Single by Noelia

from the album Noelia
- Released: 1999
- Genre: Latin pop
- Length: 4:51
- Label: Fonovisa
- Songwriter: Estéfano

Noelia singles chronology
|  | "Tú" (1999) | "Toco la Luz" (1999) |

Music video
- "Tú" on YouTube

= Tú (Noelia song) =

"Tú" (You) is a song performed by the Puerto Rican singer Noelia, taken from her debut studio album of the same name (1999). The song was released as her debut single and it was written by Estéfano with minor uncredited lyrics by Noelia. The song reached No. 5 on the Billboard Hot Latin Tracks chart, becoming her most successful singles on that chart and it is her signature song. "Tú" received a nomination for Pop Song of the Year at the 2000 Lo Nuestro Awards. It was acknowledged as an award-winning song at the 2000 BMI Latin Awards. The song has been covered by Norteño singer Carín León and merengue singer Miriam Cruz.

==Charts==
===Weekly charts===

| Chart (1999) | Peak position |
|---|---|
| US Hot Latin Songs (Billboard) | 5 |
| US Latin Pop Airplay (Billboard) | 3 |
| US Tropical Airplay (Billboard) | 4 |

===Year-end charts===

1999 year-end chart performance for "Tú"
| Chart (1999) | Position |
|---|---|
| US Hot Latin Songs (Billboard) | 16 |
| US Latin Pop Airplay (Billboard) | 6 |

==Cover versions==
The song was covered by Norteño singer Carín León in 2020. Noelia disapproved the version because he did not pay royalties for it. Andrea Mireille described it for Chilango as a Regional Mexican acoustic song.

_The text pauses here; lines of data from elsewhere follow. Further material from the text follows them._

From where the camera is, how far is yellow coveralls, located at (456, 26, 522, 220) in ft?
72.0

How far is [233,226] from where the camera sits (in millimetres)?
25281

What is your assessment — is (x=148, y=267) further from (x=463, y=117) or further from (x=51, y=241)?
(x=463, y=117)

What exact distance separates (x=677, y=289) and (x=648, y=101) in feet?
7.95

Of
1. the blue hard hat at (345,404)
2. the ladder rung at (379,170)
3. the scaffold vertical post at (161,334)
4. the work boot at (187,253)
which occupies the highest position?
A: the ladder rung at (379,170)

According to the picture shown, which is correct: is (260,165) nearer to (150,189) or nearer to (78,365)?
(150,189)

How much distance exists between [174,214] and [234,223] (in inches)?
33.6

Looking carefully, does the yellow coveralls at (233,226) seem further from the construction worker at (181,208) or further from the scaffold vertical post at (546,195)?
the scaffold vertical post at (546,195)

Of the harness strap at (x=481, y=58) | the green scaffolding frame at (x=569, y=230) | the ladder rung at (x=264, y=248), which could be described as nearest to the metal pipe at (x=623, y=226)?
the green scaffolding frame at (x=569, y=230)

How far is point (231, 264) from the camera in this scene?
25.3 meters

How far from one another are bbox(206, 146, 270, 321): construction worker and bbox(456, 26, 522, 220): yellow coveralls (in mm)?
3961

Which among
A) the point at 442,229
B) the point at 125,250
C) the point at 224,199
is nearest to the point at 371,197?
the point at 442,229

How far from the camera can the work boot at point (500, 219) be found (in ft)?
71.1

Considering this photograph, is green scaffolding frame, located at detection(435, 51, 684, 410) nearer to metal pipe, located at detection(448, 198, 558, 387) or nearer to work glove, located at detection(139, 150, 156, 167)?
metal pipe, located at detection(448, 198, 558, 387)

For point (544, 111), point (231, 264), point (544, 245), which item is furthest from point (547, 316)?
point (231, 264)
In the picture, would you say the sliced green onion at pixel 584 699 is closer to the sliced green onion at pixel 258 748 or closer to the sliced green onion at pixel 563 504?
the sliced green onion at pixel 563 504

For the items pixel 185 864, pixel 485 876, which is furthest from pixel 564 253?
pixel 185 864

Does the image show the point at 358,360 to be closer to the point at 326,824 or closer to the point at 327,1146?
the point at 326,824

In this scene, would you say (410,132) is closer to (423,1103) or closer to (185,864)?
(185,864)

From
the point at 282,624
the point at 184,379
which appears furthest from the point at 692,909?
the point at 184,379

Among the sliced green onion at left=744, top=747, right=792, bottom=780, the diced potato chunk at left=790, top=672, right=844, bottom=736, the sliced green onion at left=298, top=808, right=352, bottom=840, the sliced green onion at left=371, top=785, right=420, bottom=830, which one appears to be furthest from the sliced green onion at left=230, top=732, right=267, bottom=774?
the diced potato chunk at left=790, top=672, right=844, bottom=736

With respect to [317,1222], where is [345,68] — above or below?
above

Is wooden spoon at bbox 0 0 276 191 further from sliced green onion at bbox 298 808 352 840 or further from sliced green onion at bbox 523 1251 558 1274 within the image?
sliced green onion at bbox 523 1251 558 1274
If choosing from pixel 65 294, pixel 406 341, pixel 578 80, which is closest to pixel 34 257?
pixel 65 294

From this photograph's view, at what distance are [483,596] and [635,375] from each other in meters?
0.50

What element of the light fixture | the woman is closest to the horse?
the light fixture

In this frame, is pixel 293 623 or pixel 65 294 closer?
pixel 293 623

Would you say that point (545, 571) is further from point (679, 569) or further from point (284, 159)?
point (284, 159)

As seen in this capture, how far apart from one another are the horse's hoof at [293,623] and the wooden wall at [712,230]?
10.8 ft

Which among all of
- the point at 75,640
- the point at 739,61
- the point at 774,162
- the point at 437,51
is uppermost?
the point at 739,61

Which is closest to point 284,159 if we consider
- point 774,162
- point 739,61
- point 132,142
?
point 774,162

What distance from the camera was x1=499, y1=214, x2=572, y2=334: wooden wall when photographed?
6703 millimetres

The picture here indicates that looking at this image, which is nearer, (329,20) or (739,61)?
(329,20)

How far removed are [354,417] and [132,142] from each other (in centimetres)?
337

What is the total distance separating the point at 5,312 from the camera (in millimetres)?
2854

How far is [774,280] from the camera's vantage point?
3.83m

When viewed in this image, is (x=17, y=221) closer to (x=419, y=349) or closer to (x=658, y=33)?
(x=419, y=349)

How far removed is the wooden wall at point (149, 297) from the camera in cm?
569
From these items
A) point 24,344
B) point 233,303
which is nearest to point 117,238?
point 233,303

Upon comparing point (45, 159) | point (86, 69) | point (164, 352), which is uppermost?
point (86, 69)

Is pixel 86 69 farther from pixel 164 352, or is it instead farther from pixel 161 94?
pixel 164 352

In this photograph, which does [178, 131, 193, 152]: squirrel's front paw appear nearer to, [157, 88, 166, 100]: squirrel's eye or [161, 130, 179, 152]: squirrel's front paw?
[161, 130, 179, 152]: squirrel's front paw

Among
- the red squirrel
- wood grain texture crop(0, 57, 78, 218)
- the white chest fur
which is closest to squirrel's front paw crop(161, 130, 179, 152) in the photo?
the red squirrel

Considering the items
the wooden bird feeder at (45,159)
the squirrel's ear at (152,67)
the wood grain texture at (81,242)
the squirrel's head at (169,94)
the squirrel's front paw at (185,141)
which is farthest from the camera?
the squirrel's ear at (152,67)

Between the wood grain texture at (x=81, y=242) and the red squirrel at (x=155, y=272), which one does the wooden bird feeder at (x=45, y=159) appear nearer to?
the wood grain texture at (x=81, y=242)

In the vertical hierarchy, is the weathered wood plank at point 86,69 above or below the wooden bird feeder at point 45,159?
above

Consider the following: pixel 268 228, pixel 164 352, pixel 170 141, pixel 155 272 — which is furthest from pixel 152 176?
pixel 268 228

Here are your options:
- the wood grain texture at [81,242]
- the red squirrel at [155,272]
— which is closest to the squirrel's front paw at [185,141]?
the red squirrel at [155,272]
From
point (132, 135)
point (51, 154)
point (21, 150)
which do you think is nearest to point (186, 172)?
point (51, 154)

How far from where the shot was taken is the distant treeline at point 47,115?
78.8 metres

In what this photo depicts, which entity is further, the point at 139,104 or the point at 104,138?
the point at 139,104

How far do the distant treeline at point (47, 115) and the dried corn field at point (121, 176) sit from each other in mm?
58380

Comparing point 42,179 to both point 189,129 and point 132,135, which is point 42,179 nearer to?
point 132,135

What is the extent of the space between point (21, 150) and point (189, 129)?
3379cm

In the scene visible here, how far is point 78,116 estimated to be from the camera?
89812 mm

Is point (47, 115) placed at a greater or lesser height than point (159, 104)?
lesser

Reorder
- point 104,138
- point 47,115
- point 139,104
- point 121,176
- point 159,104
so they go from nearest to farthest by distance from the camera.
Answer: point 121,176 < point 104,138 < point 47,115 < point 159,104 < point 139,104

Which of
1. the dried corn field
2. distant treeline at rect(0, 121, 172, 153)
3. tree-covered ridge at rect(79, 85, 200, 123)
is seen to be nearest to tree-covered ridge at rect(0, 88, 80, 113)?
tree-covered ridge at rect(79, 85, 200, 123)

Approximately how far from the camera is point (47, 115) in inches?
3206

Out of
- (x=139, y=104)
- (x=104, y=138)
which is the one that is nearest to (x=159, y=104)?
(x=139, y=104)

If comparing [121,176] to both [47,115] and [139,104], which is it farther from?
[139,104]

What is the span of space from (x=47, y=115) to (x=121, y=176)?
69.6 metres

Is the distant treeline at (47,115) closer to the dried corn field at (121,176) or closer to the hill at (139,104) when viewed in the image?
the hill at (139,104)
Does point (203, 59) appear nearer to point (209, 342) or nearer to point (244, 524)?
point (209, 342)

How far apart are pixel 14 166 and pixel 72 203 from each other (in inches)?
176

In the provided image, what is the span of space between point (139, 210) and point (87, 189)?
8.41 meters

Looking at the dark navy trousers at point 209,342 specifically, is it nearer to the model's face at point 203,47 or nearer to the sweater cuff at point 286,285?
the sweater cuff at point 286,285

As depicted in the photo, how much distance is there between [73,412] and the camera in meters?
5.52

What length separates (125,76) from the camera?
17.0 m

| Chart (2020) | Peak position |
|---|---|
| US Hot Latin Songs (Billboard) | 21 |
| US Regional Mexican Airplay (Billboard) | 4 |

In 2015, Dominican merengue singer Miriam Cruz, a former lead singer of the all-female band Las Chicas del Can, recorded a merengue cover of the song. This version was included on her album Me Sacudí, released on September 16, 2015.